Der Zweifel liest mit
admin | Posted 01/04/2007 | Uncategorized | Keine Kommentare »Er wollte nach Südamerika, daraus wurde nichts. Aber mit seiner Stimme ist Jan Josef Liefers in die Welt des Gabriel García Márquez eingetaucht. Der grosse Schauspieler liest die Erzählungen des Meisters gekonnt – und mit viel Gefühl.
Mit dem Motorrad entlang der Panamericana, das war der Plan. 20.000 Kilometer von Ecuador bis Patagonien, auf Bergpässen, Schotterstraßen, Dschungelwegen. Ob es am Einspruch der Gattin lag oder daran, dass er zu spät mit dem Motorradführerschein begann – gefahren ist Jan Josef Liefers jedenfalls nicht.

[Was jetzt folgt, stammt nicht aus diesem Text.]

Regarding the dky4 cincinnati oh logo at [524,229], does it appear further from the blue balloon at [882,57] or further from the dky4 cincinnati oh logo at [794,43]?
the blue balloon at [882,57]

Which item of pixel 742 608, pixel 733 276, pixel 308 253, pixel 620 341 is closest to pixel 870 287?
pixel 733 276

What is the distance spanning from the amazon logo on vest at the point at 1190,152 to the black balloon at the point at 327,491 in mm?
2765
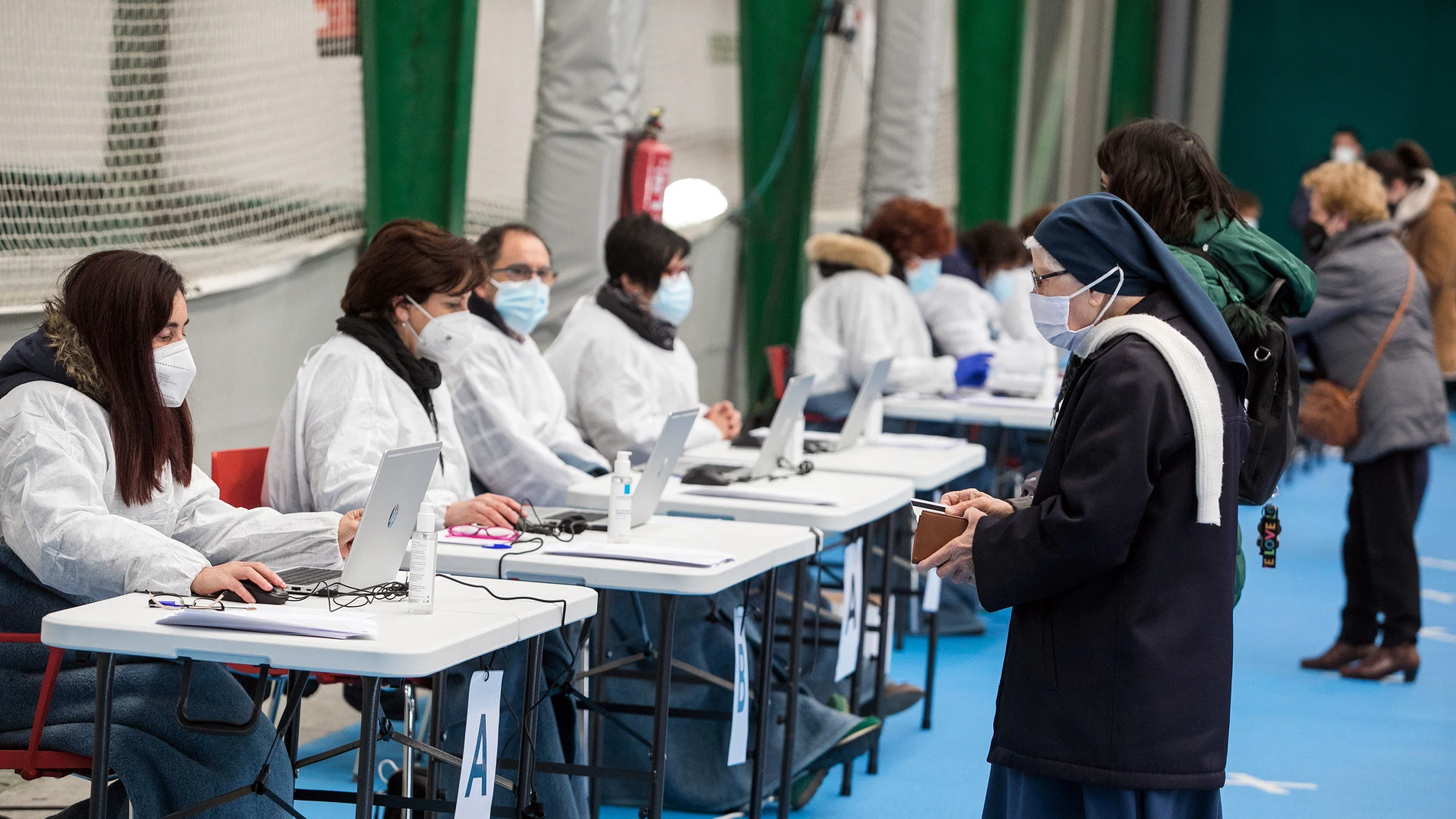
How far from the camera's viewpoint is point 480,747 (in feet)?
7.94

Dieses Abenteuer bleibt vorerst ein Traum. Mit seiner Stimme aber ist er nach Südamerika gereist, zu den Erzählungen des Gabriel García Márquez, ist eingetaucht in die Welt des magischen Realismus, die bei Márquez oft nur schmutzig ist. Márquez’ Erzählungen handeln von den Paramilitärs und den Drogenbaronen in seinem Heimatland Kolumbien, richten sich gegen sie und die Diktatur in Chile.

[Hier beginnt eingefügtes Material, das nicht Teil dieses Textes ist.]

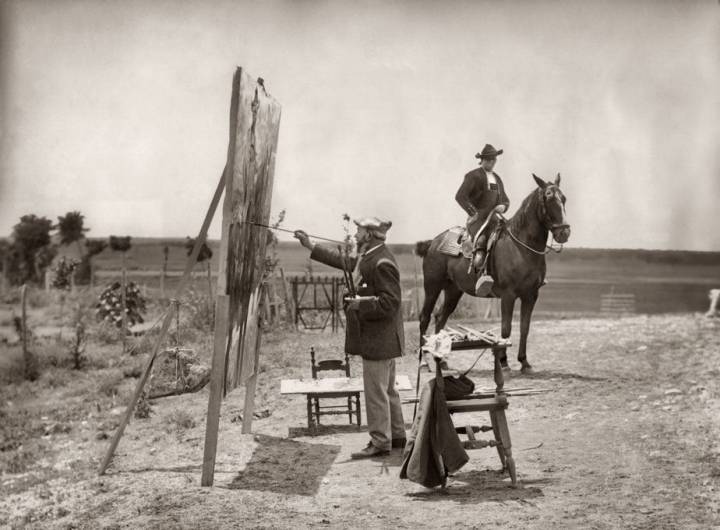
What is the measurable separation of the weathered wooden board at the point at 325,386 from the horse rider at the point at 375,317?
46.0 inches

Was soll einer wie Liefers davon wissen? Bevor er mit “Knockin’ on Heaven’s Door” berühmt wurde, bevor er den Poeten in “Rossini” gab, lang bevor er im “Tatort” einen exzentrischen Pathologen spielte, war Jan Josef Liefers – ein Junge in der DDR. In Dresden ist er geboren und aufgewachsen.

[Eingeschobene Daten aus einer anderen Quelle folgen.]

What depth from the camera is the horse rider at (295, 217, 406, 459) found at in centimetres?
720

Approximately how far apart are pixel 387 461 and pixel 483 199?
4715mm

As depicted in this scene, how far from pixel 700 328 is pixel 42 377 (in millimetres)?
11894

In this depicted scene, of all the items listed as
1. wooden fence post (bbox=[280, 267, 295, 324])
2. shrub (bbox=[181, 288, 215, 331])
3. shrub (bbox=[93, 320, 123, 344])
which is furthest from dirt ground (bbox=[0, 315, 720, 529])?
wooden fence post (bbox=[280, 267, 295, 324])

Von dort kommt man entweder sehr früh weg oder gar nicht. Liefers ging früh. Nach einer Tischlerlehre wechselte er an die Ernst-Busch-Schauspielschule in Ost-Berlin. Liefers weiß, wie politischer Eskapismus sich auswirkt. Er weiß, wie eine repressive Umgebung zum atmosphärischen Stillstand des Alltags führt.
Das hört man in seiner Interpretation. Aber dann ist da auch der Optimismus, den er den Figuren aus Márquez’ ersten beiden Erzählbänden leiht. Dem Kleinkriminellen, der bei einem Einbruch in einen Spielsalon drei Billardkugeln erbeutet und verhaftet wird, als er sie aus Reue zurückbringen will.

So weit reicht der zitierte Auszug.